Quoted passage ::
+ + +
HAL_BREAKINST contains the breakpoint instruction code as an integer value. HAL_BREAKINST_SIZE is the size of that breakpoint instruction in bytes. Together these may be used to place a breakpoint in any code.
HAL_THREAD_GET_SAVED_REGISTERS( sp, regs ) HAL_GET_GDB_REGISTERS( regval, regs ) HAL_SET_GDB_REGISTERS( regs, regval ) |
These macros provide support for interfacing GDB to the HAL.
HAL_THREAD_GET_SAVED_REGISTERS()
extracts a
pointer to a HAL_SavedRegisters
structure
from a stack pointer value. The stack pointer passed in should be the
value saved by the thread context macros. The macro will assign a
pointer to the HAL_SavedRegisters
structure
to the variable passed as the second argument.
HAL_GET_GDB_REGISTERS()
translates a register
state as saved by the HAL and into a register dump in the format
expected by GDB. It takes a pointer to a
HAL_SavedRegisters
structure in the
regs
argument and a pointer to the memory to
contain the GDB register dump in the regval
argument.
HAL_SET_GDB_REGISTERS()
translates a GDB format
register dump into a the format expected by the HAL. It takes a
pointer to the memory containing the GDB register dump in the
regval
argument and a pointer to a
HAL_SavedRegisters
structure
in the regs
argument.
CYGARC_JMP_BUF_SIZE hal_jmp_buf[CYGARC_JMP_BUF_SIZE] hal_setjmp( hal_jmp_buf env ) hal_longjmp( hal_jmp_buf env, int val ) |
These functions provide support for the C
setjmp()
and longjmp()
functions. Refer to the C library for further information.
CYGNUM_HAL_STACK_SIZE_MINIMUM CYGNUM_HAL_STACK_SIZE_TYPICAL |
The values of these macros define the minimum and typical sizes of thread stacks.
CYGNUM_HAL_STACK_SIZE_MINIMUM defines the minimum size of a thread stack. This is enough for the thread to function correctly within eCos and allows it to take interrupts and context switches. There should also be enough space for a simple thread entry function to execute and call basic kernel operations on objects like mutexes and semaphores. However there will not be enough room for much more than this. When creating stacks for their own threads, applications should determine the stack usage needed for application purposes and then add CYGNUM_HAL_STACK_SIZE_MINIMUM.
CYGNUM_HAL_STACK_SIZE_TYPICAL is a reasonable increment over CYGNUM_HAL_STACK_SIZE_MINIMUM, usually about 1kB. This should be adequate for most modest thread needs. Only threads that need to define significant amounts of local data, or have very deep call trees should need to use a larger stack size.
CYGARC_CACHED_ADDRESS(addr) CYGARC_UNCACHED_ADDRESS(addr) CYGARC_PHYSICAL_ADDRESS(addr) |
These macros provide address translation between different views of memory. In many architectures a given memory location may be visible at different addresses in both cached and uncached forms. It is also possible that the MMU or some other address translation unit in the CPU presents memory to the program at a different virtual address to its physical address on the bus.
CYGARC_CACHED_ADDRESS()
translates the given
address to its location in cached memory. This is typically where the
application will access the memory.
CYGARC_UNCACHED_ADDRESS()
translates the given
address to its location in uncached memory. This is typically where
device drivers will access the memory to avoid cache problems. It may
additionally be necessary for the cache to be flushed before the
contents of this location is fully valid.
CYGARC_PHYSICAL_ADDRESS()
translates the given
address to its location in the physical address space. This is
typically the address that needs to be passed to device hardware such
as a DMA engine, ethernet device or PCI bus bridge. The physical
address may not be directly accessible to the program, it may be
re-mapped by address translation.
CYGARC_HAL_SAVE_GP() CYGARC_HAL_RESTORE_GP() |
These macros insert code to save and restore any global data pointer that the ABI uses. These are necessary when switching context between two eCos instances - for example between an eCos application and RedBoot.
+ + +
Information provided ::
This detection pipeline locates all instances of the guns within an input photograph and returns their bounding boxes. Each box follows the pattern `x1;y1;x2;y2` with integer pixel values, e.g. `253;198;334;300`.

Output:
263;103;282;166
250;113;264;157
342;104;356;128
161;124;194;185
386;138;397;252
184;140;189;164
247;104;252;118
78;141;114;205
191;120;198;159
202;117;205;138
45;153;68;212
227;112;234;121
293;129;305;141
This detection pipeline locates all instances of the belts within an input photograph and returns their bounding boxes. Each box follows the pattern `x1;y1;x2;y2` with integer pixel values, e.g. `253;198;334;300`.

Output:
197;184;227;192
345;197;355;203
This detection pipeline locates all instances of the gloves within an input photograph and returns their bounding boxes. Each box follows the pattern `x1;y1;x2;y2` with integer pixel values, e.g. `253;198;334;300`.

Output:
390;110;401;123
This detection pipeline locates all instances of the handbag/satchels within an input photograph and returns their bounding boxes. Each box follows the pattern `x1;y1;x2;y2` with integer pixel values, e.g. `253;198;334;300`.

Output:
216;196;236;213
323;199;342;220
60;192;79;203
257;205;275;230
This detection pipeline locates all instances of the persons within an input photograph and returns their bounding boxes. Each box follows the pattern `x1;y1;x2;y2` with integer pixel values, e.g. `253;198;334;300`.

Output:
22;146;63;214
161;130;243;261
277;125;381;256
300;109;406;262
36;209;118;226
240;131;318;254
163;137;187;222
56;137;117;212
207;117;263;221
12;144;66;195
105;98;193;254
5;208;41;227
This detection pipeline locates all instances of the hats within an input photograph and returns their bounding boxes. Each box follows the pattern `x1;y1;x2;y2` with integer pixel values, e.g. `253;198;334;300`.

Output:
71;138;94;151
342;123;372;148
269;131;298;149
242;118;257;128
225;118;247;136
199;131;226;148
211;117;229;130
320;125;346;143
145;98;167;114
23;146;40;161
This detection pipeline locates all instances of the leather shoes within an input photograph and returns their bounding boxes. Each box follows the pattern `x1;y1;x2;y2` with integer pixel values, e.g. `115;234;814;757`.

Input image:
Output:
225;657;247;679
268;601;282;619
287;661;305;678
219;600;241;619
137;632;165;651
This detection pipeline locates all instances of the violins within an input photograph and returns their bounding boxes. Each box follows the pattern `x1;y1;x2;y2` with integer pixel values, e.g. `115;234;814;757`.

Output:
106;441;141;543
+ + +
Work request ::
Repeat the part of the HAL documentation passage from "HAL_THREAD_GET_SAVED_REGISTERS( sp, regs" to "HAL_THREAD_GET_SAVED_REGISTERS()" word for word. The material has no connection to the HAL documentation passage.

Solution ::
HAL_THREAD_GET_SAVED_REGISTERS( sp, regs ) HAL_GET_GDB_REGISTERS( regval, regs ) HAL_SET_GDB_REGISTERS( regs, regval ) |
These macros provide support for interfacing GDB to the HAL.
HAL_THREAD_GET_SAVED_REGISTERS()